The shares climbed 1.5 percent to $20.80 ahead of regular trading New York. GE fell 35 percent this year through Nov. 10.

The GE logo appears above a trading post on the floor of the New York Stock Exchange, Monday, June 12, 2017. General Electric says CEO John Flannery will announce his plan for the company Monday .
The GE logo appears above a trading post on the floor of the New York Stock Exchange, Monday, June 12, 2017. General Electric says CEO John Flannery will announce his plan for the company Monday .Read more(AP Photo/Richard Drew)

Even before John Flannery began talking, Monday looked like one more bad day for General Electric Co.
It began around 6:30 a.m., with news that GE, once one of the most celebrated U.S. companies, was cutting its quarterly stock dividend for only the second time since the Great Depression.
Then things got worse. In front of hundreds of investors in Midtown Manhattan, the new CEO delivered his long-awaited plan to shrink the beleaguered company back into Wall Street's heart. GE, he said, would now focus on just three businesses —
power, aviation and health-care equipment — and exit others that have defined the quintessential American conglomerate for decades.

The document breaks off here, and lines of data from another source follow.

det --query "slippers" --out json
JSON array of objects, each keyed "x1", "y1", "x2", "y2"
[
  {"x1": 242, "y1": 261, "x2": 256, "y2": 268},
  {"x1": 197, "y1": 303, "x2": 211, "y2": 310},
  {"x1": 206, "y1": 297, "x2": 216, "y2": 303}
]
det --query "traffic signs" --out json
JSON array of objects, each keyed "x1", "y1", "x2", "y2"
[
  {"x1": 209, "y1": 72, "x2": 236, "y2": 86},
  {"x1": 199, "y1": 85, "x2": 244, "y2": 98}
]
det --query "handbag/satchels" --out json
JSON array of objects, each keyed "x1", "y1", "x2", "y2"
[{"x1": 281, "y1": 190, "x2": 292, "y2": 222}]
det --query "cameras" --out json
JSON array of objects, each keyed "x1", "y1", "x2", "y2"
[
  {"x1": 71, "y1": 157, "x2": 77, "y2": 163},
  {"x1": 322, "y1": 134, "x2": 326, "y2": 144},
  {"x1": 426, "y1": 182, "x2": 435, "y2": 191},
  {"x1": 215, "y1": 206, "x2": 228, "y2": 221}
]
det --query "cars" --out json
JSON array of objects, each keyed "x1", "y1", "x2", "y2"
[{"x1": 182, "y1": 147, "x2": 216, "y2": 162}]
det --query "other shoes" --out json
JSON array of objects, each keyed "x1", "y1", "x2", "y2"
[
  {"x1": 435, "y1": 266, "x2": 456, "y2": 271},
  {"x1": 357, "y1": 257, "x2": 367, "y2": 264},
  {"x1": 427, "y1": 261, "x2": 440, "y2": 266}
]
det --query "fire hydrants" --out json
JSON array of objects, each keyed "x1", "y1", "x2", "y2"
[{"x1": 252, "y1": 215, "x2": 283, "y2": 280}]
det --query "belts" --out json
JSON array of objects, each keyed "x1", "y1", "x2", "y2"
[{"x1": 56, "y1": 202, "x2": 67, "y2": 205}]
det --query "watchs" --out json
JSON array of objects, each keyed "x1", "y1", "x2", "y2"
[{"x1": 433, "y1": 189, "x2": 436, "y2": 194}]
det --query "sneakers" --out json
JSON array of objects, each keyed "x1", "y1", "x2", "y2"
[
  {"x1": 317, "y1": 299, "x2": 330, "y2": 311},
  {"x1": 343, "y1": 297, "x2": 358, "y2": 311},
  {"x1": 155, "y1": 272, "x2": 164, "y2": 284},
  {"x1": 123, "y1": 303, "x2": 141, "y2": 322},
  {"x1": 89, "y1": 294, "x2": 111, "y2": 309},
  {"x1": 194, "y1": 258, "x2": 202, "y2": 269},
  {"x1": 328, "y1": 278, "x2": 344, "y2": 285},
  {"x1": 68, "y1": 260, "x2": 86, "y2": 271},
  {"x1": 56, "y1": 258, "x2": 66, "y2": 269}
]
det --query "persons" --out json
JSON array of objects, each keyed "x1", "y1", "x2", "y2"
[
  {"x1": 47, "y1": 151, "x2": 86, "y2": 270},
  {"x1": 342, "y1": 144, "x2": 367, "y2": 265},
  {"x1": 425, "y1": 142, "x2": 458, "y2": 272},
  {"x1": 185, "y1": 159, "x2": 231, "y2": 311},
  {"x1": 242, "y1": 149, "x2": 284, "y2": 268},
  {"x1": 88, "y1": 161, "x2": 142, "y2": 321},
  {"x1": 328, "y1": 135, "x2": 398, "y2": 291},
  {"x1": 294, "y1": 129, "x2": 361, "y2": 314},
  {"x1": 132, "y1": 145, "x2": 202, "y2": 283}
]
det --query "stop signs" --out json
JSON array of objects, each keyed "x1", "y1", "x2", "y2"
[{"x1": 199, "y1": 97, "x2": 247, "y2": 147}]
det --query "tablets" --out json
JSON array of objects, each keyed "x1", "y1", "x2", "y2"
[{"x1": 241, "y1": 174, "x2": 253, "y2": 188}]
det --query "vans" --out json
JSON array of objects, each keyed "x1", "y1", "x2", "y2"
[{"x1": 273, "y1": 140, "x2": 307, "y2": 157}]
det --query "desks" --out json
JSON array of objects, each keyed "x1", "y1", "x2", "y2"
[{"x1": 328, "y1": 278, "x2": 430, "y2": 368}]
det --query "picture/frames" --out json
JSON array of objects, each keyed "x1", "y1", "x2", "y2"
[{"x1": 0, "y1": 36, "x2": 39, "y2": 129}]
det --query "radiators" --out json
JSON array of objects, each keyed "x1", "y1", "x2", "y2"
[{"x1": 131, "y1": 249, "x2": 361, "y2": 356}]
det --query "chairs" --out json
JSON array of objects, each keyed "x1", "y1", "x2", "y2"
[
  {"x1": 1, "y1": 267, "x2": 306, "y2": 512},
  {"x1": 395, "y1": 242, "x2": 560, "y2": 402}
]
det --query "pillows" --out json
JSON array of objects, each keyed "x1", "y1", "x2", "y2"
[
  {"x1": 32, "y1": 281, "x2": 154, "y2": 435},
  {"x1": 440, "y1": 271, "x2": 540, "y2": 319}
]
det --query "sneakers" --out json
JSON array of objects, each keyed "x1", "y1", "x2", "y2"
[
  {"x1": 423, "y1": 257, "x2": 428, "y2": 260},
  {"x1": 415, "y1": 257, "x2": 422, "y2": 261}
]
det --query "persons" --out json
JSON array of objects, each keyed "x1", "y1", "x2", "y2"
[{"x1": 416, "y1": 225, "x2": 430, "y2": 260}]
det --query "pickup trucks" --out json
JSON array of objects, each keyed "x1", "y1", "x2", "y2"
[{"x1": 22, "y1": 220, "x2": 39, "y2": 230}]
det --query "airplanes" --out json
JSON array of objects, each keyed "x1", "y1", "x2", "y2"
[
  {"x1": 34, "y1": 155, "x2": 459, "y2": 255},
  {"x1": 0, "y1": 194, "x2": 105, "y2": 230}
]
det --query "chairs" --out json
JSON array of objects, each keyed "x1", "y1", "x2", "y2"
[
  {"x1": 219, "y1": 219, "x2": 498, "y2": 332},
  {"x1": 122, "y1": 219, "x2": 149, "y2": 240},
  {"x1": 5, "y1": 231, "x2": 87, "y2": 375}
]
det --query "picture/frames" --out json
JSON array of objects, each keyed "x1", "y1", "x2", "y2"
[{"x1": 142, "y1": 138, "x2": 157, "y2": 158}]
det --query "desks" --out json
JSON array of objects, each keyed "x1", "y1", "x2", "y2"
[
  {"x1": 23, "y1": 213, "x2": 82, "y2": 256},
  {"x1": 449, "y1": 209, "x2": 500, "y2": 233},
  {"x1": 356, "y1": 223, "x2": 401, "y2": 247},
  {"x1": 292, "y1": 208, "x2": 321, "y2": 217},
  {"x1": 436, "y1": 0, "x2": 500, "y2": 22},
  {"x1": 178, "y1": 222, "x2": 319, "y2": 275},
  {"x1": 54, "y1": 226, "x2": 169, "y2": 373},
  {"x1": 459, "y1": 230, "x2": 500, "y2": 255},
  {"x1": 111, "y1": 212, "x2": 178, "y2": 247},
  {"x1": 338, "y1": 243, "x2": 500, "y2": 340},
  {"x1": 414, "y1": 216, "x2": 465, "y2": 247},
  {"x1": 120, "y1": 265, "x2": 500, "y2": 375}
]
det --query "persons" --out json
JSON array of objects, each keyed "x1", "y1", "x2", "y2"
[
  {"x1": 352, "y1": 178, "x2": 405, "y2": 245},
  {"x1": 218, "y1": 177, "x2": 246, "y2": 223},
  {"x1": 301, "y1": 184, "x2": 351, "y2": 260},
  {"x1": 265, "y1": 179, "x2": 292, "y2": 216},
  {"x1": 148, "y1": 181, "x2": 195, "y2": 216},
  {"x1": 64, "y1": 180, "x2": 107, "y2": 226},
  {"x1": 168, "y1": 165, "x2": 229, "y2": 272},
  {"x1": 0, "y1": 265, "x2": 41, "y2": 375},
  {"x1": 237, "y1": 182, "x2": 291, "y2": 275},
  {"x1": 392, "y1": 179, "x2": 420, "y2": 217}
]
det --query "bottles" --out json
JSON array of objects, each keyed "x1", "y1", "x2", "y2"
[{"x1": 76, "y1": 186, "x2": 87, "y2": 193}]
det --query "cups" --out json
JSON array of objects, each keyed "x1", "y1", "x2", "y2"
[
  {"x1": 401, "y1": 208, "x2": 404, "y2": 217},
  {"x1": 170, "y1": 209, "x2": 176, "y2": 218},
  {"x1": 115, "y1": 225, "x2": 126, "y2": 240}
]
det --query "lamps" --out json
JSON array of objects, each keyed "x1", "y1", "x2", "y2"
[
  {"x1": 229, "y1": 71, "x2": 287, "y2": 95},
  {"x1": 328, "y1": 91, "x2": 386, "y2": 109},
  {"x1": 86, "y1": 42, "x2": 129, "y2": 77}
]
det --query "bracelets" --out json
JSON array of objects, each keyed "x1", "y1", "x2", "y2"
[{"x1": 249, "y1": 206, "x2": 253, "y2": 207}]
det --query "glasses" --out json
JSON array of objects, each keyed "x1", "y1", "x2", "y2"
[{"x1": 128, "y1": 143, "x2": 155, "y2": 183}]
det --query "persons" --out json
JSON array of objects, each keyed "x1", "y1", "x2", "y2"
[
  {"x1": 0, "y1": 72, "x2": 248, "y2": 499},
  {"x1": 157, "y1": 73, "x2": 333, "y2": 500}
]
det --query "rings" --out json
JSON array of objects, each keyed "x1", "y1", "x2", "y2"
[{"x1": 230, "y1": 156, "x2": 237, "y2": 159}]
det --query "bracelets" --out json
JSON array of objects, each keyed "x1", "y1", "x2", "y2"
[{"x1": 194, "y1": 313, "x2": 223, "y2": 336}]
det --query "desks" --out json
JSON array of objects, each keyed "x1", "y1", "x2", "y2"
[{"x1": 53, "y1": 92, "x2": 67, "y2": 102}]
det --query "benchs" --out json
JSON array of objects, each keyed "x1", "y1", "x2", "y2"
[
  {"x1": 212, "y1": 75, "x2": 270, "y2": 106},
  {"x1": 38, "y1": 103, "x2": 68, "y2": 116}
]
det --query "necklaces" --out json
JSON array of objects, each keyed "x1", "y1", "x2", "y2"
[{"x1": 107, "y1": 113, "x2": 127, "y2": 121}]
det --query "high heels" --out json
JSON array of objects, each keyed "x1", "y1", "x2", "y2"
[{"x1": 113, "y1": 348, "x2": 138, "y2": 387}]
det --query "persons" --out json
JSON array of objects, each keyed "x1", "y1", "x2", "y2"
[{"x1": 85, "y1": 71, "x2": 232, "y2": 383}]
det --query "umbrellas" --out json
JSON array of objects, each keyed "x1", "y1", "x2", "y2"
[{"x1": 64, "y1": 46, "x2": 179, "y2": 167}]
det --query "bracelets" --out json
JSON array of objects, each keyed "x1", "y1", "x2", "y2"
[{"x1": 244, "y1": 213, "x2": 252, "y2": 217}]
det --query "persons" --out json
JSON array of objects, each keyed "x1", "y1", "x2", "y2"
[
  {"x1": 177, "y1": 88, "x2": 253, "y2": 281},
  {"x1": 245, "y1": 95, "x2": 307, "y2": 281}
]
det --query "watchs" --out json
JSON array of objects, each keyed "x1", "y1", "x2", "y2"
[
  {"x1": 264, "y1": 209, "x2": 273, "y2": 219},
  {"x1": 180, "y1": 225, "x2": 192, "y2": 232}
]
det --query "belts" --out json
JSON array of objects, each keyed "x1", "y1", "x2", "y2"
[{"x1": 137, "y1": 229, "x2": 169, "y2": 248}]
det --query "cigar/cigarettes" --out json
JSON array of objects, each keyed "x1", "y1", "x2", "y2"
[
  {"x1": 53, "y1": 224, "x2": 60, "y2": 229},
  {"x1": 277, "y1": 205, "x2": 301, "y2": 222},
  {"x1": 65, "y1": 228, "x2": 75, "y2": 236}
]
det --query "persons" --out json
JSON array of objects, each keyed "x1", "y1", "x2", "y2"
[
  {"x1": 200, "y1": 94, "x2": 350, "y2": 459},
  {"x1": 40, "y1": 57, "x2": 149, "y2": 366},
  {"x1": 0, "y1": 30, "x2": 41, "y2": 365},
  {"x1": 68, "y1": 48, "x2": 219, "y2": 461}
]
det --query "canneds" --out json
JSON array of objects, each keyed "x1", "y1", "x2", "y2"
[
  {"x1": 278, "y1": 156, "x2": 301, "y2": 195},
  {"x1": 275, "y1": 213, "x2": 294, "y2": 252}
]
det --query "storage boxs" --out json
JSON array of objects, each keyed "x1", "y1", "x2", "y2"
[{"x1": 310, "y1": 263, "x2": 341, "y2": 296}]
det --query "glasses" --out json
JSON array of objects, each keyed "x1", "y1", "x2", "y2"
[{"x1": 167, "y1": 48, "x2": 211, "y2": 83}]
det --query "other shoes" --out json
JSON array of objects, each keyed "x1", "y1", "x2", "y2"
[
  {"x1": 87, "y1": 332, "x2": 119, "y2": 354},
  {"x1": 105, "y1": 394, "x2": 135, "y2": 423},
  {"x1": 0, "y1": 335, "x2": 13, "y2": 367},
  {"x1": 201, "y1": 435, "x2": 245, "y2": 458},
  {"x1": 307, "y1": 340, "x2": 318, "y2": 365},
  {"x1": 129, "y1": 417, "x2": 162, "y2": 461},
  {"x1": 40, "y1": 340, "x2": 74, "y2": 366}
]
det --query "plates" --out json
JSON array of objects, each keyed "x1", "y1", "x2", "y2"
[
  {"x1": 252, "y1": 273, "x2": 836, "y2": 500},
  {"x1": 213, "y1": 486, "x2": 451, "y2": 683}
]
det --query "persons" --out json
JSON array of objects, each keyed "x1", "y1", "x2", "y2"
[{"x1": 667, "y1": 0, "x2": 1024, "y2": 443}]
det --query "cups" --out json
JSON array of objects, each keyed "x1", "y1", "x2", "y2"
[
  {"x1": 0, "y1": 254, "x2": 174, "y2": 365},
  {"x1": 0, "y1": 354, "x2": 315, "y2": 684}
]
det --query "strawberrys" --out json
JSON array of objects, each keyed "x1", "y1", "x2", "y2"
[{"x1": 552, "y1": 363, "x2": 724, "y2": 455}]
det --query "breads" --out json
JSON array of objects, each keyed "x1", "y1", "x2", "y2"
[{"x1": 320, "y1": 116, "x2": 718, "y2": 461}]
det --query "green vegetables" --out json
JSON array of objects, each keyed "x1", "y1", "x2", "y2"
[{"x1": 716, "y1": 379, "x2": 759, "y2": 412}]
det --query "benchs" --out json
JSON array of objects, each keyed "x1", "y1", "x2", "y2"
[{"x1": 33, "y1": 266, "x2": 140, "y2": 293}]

The reaction in the stock market was swift and brutal. GE's stock price, already down 35 percent this year and the worst performer in the Dow industrials, tumbled on Monday by the most in two years. While Flannery's plans were generally in line with recent speculation, his presentation left some investors wondering whether his revamp would be enough to right the the 125-year-old company.
"There is no doubt that the plan outlined today marks a new era for GE," Deane Dray, an analyst at RBC Capital Markets, said in a note to clients. "That said, does it go far enough?"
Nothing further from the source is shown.